New York, New York, the city, the people. Marie Tomanova introduces her work at W hotel in Rome. «It’s about the connection with the person you’re looking at»

The launch of Marie Tomonova’s new book in Rome

Pressed pages and the scent of a new book, carefully sliding through the images to avoid the paper cut, while holding Marie Tomanova’s latest volume, New York, New York. The portrayal of an unashamedly honest universe gathers the faces of the big city, glance after glance, holding to the piercing confidence of youth. 
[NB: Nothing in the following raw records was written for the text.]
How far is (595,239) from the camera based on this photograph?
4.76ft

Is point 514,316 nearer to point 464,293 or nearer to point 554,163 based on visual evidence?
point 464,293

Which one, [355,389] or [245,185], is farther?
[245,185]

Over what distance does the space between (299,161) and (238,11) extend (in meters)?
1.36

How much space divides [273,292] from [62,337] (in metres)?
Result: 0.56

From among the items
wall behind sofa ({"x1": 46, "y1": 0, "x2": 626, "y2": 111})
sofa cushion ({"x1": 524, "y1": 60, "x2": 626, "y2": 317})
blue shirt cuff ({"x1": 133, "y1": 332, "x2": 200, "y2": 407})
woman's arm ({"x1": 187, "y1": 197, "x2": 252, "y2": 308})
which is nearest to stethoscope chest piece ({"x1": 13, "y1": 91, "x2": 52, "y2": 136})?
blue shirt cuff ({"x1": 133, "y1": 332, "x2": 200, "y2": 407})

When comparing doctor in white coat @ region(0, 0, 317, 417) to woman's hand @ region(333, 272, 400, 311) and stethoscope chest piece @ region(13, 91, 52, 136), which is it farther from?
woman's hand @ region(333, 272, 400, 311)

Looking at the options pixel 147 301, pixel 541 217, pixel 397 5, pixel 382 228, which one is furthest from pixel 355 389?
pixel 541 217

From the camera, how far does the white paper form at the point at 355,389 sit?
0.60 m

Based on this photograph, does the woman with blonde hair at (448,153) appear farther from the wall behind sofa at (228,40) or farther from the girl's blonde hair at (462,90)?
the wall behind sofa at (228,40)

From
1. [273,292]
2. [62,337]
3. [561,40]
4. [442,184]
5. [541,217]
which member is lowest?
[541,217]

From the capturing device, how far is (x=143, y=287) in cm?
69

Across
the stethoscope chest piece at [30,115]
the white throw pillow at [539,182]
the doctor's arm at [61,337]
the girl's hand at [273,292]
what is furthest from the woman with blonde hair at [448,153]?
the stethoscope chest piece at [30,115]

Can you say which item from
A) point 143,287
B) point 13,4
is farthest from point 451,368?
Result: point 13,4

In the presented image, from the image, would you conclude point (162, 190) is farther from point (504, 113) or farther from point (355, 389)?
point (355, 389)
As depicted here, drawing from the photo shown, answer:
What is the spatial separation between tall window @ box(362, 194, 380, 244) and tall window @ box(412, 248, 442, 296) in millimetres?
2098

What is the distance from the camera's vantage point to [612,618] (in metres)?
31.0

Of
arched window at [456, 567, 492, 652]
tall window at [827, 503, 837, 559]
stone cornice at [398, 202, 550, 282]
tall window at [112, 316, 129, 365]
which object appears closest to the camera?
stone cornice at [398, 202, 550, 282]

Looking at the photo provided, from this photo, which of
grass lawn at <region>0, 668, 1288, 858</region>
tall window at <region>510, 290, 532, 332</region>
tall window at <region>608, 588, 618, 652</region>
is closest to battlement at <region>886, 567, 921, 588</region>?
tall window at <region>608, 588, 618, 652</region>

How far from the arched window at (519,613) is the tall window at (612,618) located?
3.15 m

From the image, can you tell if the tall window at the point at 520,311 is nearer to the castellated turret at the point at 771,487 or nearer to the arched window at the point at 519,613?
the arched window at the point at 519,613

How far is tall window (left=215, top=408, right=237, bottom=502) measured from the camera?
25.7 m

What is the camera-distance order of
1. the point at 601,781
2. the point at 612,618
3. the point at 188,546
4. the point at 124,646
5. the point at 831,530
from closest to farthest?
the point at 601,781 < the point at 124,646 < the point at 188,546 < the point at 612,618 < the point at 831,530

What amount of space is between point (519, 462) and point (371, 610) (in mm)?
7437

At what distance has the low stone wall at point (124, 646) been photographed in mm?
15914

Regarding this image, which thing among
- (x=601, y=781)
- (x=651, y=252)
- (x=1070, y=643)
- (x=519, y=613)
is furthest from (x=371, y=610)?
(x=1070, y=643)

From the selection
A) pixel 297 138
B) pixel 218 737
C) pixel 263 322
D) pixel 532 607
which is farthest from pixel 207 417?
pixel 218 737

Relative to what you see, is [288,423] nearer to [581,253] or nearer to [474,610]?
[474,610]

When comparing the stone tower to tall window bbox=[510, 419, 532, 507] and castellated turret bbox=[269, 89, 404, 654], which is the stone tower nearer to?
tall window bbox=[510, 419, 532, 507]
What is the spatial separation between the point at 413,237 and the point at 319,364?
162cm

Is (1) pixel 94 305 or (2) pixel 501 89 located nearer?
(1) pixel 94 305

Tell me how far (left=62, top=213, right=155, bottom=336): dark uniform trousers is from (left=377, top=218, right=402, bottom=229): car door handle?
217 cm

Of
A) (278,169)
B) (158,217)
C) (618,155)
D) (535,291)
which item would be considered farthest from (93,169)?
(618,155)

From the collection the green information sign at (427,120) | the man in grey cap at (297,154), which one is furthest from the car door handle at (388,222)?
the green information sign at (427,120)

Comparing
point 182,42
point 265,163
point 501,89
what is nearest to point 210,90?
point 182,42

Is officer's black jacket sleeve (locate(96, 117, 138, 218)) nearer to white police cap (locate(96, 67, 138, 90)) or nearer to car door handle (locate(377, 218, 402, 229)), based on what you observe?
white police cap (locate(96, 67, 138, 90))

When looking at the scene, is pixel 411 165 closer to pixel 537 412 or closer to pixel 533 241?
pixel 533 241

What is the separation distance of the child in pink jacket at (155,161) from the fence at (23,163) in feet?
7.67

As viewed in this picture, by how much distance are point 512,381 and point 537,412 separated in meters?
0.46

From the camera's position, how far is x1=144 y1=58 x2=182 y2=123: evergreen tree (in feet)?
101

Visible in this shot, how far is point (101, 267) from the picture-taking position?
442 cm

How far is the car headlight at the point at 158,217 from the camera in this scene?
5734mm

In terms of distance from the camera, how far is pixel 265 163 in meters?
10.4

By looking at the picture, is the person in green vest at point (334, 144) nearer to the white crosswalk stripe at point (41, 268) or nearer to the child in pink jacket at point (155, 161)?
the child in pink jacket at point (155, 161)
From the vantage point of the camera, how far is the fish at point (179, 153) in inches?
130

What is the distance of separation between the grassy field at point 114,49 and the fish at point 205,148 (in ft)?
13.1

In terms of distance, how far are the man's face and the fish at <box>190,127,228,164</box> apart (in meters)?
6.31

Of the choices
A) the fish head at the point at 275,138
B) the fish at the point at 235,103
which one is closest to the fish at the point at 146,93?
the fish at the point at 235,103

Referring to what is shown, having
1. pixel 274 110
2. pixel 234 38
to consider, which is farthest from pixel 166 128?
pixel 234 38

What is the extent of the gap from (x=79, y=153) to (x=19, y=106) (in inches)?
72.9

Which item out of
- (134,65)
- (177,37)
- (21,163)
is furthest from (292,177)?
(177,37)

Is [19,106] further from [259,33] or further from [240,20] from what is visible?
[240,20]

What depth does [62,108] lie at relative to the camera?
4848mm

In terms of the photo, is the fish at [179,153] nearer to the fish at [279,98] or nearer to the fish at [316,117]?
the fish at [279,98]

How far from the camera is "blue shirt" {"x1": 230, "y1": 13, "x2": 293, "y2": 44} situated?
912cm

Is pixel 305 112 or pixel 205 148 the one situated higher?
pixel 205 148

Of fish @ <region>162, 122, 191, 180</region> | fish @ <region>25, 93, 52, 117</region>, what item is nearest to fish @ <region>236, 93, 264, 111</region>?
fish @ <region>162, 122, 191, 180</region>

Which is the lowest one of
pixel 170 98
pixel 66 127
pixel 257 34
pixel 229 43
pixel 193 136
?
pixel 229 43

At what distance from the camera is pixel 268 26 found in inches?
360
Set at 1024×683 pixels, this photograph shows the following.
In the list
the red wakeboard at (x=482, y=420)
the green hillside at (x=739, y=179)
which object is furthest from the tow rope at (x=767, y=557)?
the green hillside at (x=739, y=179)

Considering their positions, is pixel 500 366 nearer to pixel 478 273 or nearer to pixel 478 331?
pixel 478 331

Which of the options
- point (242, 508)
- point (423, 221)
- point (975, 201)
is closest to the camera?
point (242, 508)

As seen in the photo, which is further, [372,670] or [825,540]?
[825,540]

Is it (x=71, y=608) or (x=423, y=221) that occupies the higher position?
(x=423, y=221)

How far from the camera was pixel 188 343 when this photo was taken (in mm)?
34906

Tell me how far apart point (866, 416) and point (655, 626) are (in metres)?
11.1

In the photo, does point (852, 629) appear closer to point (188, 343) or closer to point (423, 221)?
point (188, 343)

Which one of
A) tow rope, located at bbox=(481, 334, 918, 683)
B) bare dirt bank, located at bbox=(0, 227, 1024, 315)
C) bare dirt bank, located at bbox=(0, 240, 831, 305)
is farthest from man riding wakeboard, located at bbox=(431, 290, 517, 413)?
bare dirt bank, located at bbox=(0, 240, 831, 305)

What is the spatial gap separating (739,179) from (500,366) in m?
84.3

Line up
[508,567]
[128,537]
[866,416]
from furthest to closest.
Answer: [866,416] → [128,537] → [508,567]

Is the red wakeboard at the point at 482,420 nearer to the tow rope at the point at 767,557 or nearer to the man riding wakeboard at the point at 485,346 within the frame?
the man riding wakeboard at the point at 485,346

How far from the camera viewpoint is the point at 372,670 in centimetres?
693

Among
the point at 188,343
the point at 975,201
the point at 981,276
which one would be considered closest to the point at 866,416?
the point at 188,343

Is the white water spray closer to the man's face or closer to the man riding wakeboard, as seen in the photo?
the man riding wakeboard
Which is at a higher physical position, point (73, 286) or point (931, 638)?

Hosted by the W hotel in Rome, the book launch continues the conversation between the hotel and the LGBTQ+ community in its quest to nurture equality and liberty forever. Marie’s work voices the same values and hunts for expression, sliding into the Italian atmosphere with a commissioned photography reportage – in collaboration with Lampoon – involving the other forms of talents linked to the art world and the Roman LGBTQ+ scene. Visible imprints of her beliefs, her art becomes «a geography of human belonging» where the emotional tissue of the city intertwines with that of the people, of their being and becoming in New York. Marie introduces the volume by focusing on this subjective intersection, quoting Yi-Fu Tuan (At Home in the World, 1995) «Place is security, space is freedom: we are attached to the one and long for the other is no place like home». The concept of a home lies in between; her experience – a narration of it. 

Lampoon, Marie Tomanova, New York
Scarf, shoes, stockings and jewelries talent’s own, earcuff Garçon de famille. Photography Marie Tomanova, styling Giorgia Fuzio, grooming M. Grazia Carbone. @GreenAppleItalia

Born in the South Moravian border town, Mikulova, Marie Tomanova immigrated from the Czech Republic after finishing her Fine Arts Master in painting. However, her potential was never fully recognized. She felt the vision borders of a context where to be a woman remained a limitation. «I was very discouraged in the school system and never really felt supported as a female artist. I never felt like there were opportunities for me», Marie confesses. At first, she didn’t fall in love with photography, but with photography. Seeing Ryan Mcginley’s picture of a nude girl holding a wolf, Marie felt inspired by what it manifested, the kind of spirit it depicted, therefore deciding to move to New York where she could meet her idol. «For me, the American dream is about overcoming my dreams. I was able to dream for myself, breaking that ceiling of my expectations and getting beyond. I wasn’t just another muse for Ryan, but we were both professional photographers talking to each other».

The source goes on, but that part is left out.